>> BEGIN EXCERPTED TEXT

The Rise of the Divided Highway in America, 1920s the WWII.

There is a 13-mile stretch of the Turnpike, with three tunnels and a travel plaza, east of the Breezewood area, that was bypassed in 1968 and dubbed "The Abandoned Pennsylvania Turnpike." 

PA Turnpike: the Highway of Tunnels


Divided Highways, Parkways, and Expressways
            One such innovator was Englishman Hilare Belloc, who in 1924 wrote a book entitled The Road. Belloc proposed great arterial roads joining main population centers that were to be wide, as straight as possible, with no intersections at grade, and finally having limited access. In a chapter entitled “The Future” Belloc stated that
A very few great arterial roads joining the main centers of population would have far more effect upon our present difficulties than their mere mileage would seem to warrant. There could be no question of stopping the new form of traffic upon ordinary roads remaining, which might be twenty or fifty times those of the new roads. But it would be of such advantage for long-distance travel to use the great arteries that at the expenditure of greater mileage you would find the new traffic seeking them at the nearest point upon one side and clinging to them for as long as possible.35
            Essentially, Belloc was envisioning the modern expressway, as were a few of his contemporaries such as Arthur Hale, who patented the cloverleaf in 1916.

>> END EXCERPTED TEXT

• EXERCISE A
Show each line of the rows below that contains the string "pixel".

>> BEGIN THE INPUT

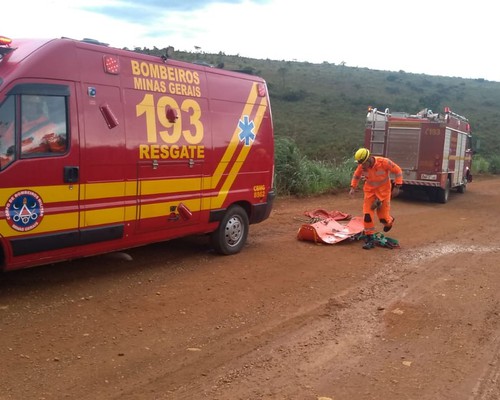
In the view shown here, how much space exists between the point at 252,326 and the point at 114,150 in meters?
2.39

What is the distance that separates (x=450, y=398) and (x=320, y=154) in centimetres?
2764

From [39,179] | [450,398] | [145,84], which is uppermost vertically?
[145,84]

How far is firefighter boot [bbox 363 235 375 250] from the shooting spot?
869cm

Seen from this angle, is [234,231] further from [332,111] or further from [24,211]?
[332,111]

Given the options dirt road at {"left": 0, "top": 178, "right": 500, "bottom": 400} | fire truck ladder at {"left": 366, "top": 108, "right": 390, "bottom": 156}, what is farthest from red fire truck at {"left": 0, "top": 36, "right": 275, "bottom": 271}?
fire truck ladder at {"left": 366, "top": 108, "right": 390, "bottom": 156}

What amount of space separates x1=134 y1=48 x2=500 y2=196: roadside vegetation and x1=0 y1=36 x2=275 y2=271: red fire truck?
0.86 meters

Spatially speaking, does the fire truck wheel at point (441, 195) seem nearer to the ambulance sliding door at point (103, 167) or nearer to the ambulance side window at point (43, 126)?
the ambulance sliding door at point (103, 167)

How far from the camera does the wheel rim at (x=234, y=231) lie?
765cm

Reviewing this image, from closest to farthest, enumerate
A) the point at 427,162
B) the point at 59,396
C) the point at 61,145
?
the point at 59,396 < the point at 61,145 < the point at 427,162

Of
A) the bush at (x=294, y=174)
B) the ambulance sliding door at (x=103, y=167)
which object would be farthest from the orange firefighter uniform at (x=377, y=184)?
the bush at (x=294, y=174)

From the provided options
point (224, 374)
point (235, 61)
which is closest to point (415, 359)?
point (224, 374)

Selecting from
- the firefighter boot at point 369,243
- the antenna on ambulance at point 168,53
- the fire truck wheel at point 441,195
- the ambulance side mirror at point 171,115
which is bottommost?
the firefighter boot at point 369,243

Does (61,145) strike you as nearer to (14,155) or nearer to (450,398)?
(14,155)

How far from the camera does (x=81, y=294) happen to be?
5559 mm
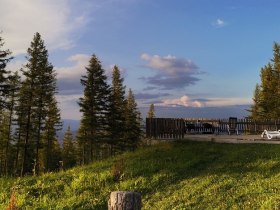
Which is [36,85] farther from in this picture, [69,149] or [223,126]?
[69,149]

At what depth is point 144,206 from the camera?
1432cm

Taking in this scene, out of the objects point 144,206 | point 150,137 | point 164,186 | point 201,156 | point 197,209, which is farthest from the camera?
point 150,137

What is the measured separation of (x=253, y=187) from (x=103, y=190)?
20.1 feet

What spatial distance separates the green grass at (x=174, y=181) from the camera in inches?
562

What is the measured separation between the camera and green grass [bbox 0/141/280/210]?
14266mm

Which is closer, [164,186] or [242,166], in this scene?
[164,186]

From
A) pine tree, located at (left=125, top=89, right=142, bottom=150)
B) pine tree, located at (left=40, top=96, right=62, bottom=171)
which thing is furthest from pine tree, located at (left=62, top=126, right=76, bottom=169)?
pine tree, located at (left=125, top=89, right=142, bottom=150)

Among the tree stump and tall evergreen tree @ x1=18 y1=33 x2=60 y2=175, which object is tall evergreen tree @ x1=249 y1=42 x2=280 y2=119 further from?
the tree stump

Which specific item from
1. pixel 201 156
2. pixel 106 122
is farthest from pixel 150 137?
pixel 106 122

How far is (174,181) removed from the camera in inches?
680

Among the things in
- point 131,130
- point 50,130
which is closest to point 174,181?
point 131,130

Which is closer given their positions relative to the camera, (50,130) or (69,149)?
(50,130)

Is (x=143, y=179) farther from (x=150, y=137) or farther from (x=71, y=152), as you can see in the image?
(x=71, y=152)

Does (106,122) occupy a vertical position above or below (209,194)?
above
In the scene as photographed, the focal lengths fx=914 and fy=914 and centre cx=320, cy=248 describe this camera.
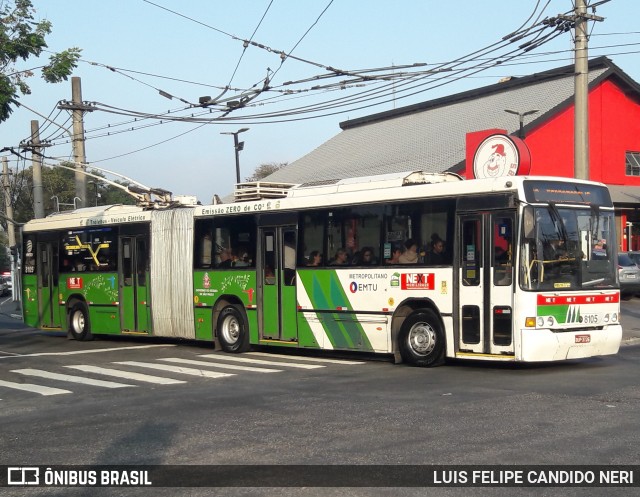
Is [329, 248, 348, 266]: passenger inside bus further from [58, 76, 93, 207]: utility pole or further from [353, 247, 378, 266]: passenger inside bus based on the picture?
[58, 76, 93, 207]: utility pole

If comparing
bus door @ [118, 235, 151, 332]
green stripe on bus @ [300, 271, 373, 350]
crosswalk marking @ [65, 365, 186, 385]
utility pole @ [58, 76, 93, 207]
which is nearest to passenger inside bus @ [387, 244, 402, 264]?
green stripe on bus @ [300, 271, 373, 350]

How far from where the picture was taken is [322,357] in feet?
57.6

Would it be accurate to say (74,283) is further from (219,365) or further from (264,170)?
(264,170)

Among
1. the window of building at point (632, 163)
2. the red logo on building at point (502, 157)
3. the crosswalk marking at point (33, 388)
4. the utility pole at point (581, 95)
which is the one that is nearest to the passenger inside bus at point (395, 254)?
the utility pole at point (581, 95)

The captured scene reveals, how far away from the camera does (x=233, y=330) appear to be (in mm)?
18906

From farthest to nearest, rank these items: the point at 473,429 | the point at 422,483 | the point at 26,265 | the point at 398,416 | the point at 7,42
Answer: the point at 26,265
the point at 7,42
the point at 398,416
the point at 473,429
the point at 422,483

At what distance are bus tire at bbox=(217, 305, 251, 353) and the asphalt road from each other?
2.03 metres

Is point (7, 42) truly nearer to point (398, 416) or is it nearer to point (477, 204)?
point (477, 204)

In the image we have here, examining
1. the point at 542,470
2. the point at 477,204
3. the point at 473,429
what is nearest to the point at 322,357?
the point at 477,204

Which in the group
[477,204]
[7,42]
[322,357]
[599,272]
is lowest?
[322,357]

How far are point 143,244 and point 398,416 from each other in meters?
12.4

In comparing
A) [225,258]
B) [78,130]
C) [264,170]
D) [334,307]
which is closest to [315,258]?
[334,307]

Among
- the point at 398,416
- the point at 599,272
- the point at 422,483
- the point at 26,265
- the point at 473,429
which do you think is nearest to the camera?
the point at 422,483

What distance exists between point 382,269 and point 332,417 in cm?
579
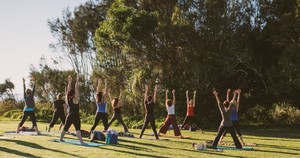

>> END THE INPUT

• EXERCISE B
Transcribe the whole excerpt on the rise of the divided highway word for word.

• COMPLETE OUTPUT A
1. pixel 201 156
2. pixel 106 122
is farthest from pixel 150 137?
pixel 106 122

• COMPLETE OUTPUT B
The Rise of the Divided Highway in America, 1920s the WWII.

There is a 13-mile stretch of the Turnpike, with three tunnels and a travel plaza, east of the Breezewood area, that was bypassed in 1968 and dubbed "The Abandoned Pennsylvania Turnpike." 

PA Turnpike: the Highway of Tunnels


Divided Highways, Parkways, and Expressways
            One such innovator was Englishman Hilare Belloc, who in 1924 wrote a book entitled The Road. Belloc proposed great arterial roads joining main population centers that were to be wide, as straight as possible, with no intersections at grade, and finally having limited access. In a chapter entitled “The Future” Belloc stated that
A very few great arterial roads joining the main centers of population would have far more effect upon our present difficulties than their mere mileage would seem to warrant. There could be no question of stopping the new form of traffic upon ordinary roads remaining, which might be twenty or fifty times those of the new roads. But it would be of such advantage for long-distance travel to use the great arteries that at the expenditure of greater mileage you would find the new traffic seeking them at the nearest point upon one side and clinging to them for as long as possible.35
            Essentially, Belloc was envisioning the modern expressway, as were a few of his contemporaries such as Arthur Hale, who patented the cloverleaf in 1916.